The Future of the Past
Over the last 10 years, the technology has come on in leaps and bounds. "The original systems we big hunks of things that had to be lugged in the field, plus they were slow and expensive," explains Kacyra. "Now they're compact, much faster, higher resolution, and cheaper." But a decade doesn't just bring incremental changes -- it brings complete paradigm shifts too.
So, while the bulk of CyArk's work uses engineering-grade scanners that cost around $US60,000, they can now complement those techniques with others, too: small-scale, near-field imaging which uses technology similar to Kinect to acquire some data more cheaply, or aerial Lidar data to acquire data from above. It's even honing laser systems to work better underwater, so it can even image shipwrecks and the like. You can read more about the advanced technology on Gizmodo.
With all this to hand, it's no surprise that Kacyra has ambitious plans. "It's become apparent that we have neither the time nor the money to preserve all these sites physically," he explains. "But we do have the digital tools."
On Monday 21 October, he'll thus formally launch the CyArk 500 Challenge: to digitally preserve 500 cultural heritage sites within the next five years. Why 500? Kacyra was so shocked at the break-neck speed with which heritage sites around the world are deteriorating -- or, worse, disappearing -- that he felt he needed to challenge himself and the rest of the world to do something dramatic.
As a result, the project sounds like an incredibly daunting prospect -- but Kacyra insists that the major obstacle he faces isn't one of technology or manpower. "We have the technology, which works and is expandable, and we have partners all over the world, so we're not one organisation doing it over five years -- but 100 or 200 organisations," he said. "The big challenge we face is funding."
After all, plenty of the cultural sites that the project hopes to preserve happen to be located in some of the poorest countries, which simply don't have money to spend on this kind of digital preservation. The project, then, rests on capturing the imagination of enough organisations and investors to keep the acquisition of data rolling along.
Story, Not Storage
Once it's all acquired -- the phase of the project affectionately referred to as scan-and-can -- the work is not over. "It's not about storage," insists Kacyra. Indeed, just because CyArk dumps all that data onto its 2 petabytes of disk space -- with a gold copy stored at Iron Mountain's underground facility in Pennsylvania -- doesn't mean that's where it stops. The whole point of the project is to disseminate all this information; to make it accessible to people who can't see these sights in real life, and for future generations who might find them lost forever.

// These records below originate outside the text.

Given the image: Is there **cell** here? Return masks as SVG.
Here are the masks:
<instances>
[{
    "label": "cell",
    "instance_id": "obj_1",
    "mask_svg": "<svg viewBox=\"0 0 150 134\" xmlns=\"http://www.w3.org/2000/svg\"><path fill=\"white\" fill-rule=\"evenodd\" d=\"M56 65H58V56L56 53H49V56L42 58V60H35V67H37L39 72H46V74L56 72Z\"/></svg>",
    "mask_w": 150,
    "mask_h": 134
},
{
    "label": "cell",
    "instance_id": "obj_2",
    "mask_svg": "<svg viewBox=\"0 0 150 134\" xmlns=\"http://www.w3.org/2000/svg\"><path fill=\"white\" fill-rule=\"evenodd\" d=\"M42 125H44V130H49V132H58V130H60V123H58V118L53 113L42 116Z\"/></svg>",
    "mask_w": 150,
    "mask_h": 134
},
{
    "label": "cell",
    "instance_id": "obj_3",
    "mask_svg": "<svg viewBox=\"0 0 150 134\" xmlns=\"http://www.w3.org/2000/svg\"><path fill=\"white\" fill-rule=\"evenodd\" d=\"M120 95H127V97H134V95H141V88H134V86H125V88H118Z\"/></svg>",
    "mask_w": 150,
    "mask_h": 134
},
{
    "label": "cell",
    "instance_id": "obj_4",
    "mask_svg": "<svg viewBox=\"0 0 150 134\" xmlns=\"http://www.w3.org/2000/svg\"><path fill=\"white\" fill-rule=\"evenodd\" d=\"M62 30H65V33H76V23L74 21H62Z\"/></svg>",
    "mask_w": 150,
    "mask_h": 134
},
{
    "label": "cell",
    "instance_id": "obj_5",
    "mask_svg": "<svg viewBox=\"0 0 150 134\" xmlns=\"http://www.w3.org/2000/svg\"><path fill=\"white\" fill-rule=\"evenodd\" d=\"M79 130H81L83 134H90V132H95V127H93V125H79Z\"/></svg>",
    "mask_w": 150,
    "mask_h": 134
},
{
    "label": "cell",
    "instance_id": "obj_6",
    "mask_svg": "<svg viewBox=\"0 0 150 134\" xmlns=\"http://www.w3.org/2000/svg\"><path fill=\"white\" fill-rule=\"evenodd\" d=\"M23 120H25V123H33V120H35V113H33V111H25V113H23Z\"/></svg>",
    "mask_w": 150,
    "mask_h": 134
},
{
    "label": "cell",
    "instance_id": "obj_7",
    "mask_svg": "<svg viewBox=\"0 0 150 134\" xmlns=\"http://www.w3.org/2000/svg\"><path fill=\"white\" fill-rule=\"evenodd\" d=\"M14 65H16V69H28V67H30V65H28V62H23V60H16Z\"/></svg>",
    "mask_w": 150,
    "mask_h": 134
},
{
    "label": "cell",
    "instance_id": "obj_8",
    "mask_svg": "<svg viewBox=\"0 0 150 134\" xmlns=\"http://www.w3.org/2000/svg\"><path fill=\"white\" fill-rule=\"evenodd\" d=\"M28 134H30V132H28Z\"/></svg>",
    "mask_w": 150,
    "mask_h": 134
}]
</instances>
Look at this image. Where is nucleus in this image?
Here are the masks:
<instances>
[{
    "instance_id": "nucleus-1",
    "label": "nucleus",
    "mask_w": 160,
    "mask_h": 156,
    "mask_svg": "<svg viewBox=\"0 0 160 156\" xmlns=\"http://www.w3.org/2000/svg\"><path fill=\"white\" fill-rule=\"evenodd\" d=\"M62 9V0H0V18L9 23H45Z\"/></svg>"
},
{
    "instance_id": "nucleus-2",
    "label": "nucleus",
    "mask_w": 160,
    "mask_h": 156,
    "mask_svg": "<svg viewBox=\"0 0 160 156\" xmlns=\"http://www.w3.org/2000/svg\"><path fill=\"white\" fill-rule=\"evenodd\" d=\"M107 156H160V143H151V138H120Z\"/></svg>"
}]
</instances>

"It's about the story," Kacyra emphasises. "About education. But not education in the old-fashioned sense." So his team is also compiling educational resources to share their digital copies of these structures with people: virtual tours, interactive apps, 3D-printed models, and automated advice for those physically restoring sites (their Mount Rushmore data, for instance, was used to map cracks in the stone faces in order to repair them).
Sadly, the manpower and time investment required to make the educational stream work is expensive -- something that the CyArk team could do without. But Kacyra is hopeful that near-future technological developments will help it become an ever more important part of CyArk. "The Achilles heel of the entire reality capture field is the software. I'm looking to the day where our software is so automated that the processing accounts for just a fraction of the work done in the field," he adds. "Software development has lagged, but the likes of Autodesk and other are now seeing the importance of the field and working hard to dramatically improve things... It's coming."
And if the processing can catch up with the rate of data acquisition that Kacyra and his team have at their disposal, then the CyArk 500 Challenge won't seem anywhere close to as daunting as it sounds right now.